Solved: Re: How to remove duplicate rows based on some columns in SAS Enterpri...

ralizadeh · Posted 05-01-2023 02:56 PM

I want to remove the duplicated records which have similar entries across all variables except 'age'. I don't care which row to keep once a duplicated row found. Also, I don't want to see 'age' column in my report either.

Any help would be appreciated.

Here is what I have:

Here is what I want:

Thanks in advance.

yabwon · Posted 05-02-2023 03:12 PM

First of all you need to understand that EG won't execute any thing for you becayse EG is just a "nice looking" interface to SAS computing engine, basically there is always SAS code at the end, it's just the way it works.

So the fastest, the more efficient, and foremost reproducible way would be to add program block to your EG flow with the following code:

proc sort data=have(keep=CIN YYYY MM) out=want nodupkey;
  by _all_;
run;

But as I wrote EG is "nice looking" interface so you can also do it this way:

1) I assume that in the WORK library there is your dataset named HAVE

2) Drag and drop the dataset to the process flow:

3) double click dataset icon and open it and select tasks (of course my example has different data)

4) In open task window navigate to data -> sort data:

5) in the Data tab drag all 3 variables to Sort by role, and Age to Drop list:

6) In the Options tab select middle "dot" for duplicates:

7) click Save and in the next window click "Running Man":

😎 enjoy de-duplicated data:

And after 8 steps you are done.

But now if you decide to add program node to your code and paste code I shared, it will take only 2 steps.

Bart

_______________
Polish SAS Users Group: www.polsug.com and communities.sas.com/polsug

"SAS Packages: the way to share" at SGF2020 Proceedings (the latest version), GitHub Repository, and YouTube Video.
Hands-on-Workshop: "Share your code with SAS Packages"
"My First SAS Package: A How-To" at SGF2021 Proceedings

SAS Ballot Ideas: one: SPF in SAS, two, and three
SAS Documentation

View solution in original post

ballardw · Posted 05-01-2023 03:22 PM

Proc sql;
   select distinct CIN, YYYY, MM
   from yourdatasetname
   ;
quit;

One way. Proc SQL will order the values differently than your source data.

@ralizadeh wrote:

I want to remove the duplicated records which have similar entries across all variables except 'age'. I don't care which row to keep once a duplicated row found. Also, I don't want to see 'age' column in my report either.

Any help would be appreciated.

TASKS TO PERFORM:
**A.** Answer these questions using the forum thread:
(i) Which column does the original poster not want to appear in the report?
(ii) What goes in the BY statement of the PROC SORT code?
(iii) How will PROC SQL order the values, according to the reply that uses it?
**B.** Decide whether each statement agrees with the forum thread:
(i) The point-and-click method in the reply takes eight steps.
(ii) The original poster wants to keep one specific row from each set of duplicates.
(iii) In the Data tab, Age is dragged to the Sort by role.

Records drawn from a dataset:
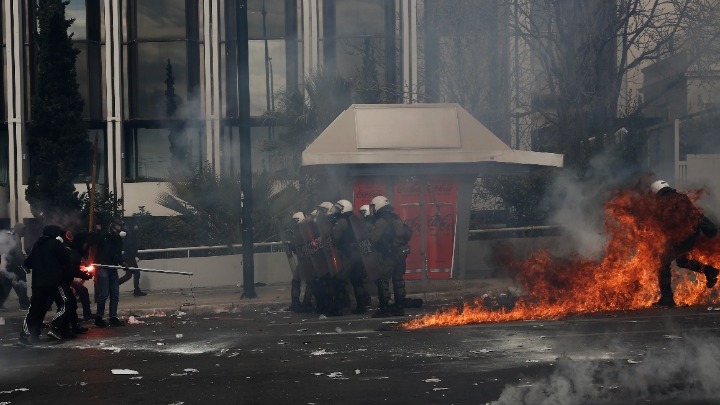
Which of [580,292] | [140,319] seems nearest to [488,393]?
[580,292]

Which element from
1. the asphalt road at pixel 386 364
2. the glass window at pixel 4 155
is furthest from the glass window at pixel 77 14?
the asphalt road at pixel 386 364

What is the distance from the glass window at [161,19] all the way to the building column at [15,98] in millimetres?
3822

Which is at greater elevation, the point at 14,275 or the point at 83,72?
the point at 83,72

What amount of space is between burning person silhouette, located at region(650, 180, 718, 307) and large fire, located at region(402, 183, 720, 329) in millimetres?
14

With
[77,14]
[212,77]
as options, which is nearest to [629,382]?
[212,77]

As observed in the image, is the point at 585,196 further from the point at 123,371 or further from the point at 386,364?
the point at 123,371

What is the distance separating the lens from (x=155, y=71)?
3631 cm

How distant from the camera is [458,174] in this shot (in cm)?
2031

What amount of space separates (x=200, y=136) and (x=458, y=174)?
18.0 m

PROBLEM SOLUTIONS:
**A.**
(i) The 'age' column.
(ii) _all_
(iii) Differently than the source data.

**B.**
(i) Yes: "And after 8 steps you are done."
(ii) No: "I don't care which row to keep once a duplicated row found."
(iii) No: "drag all 3 variables to Sort by role, and Age to Drop list"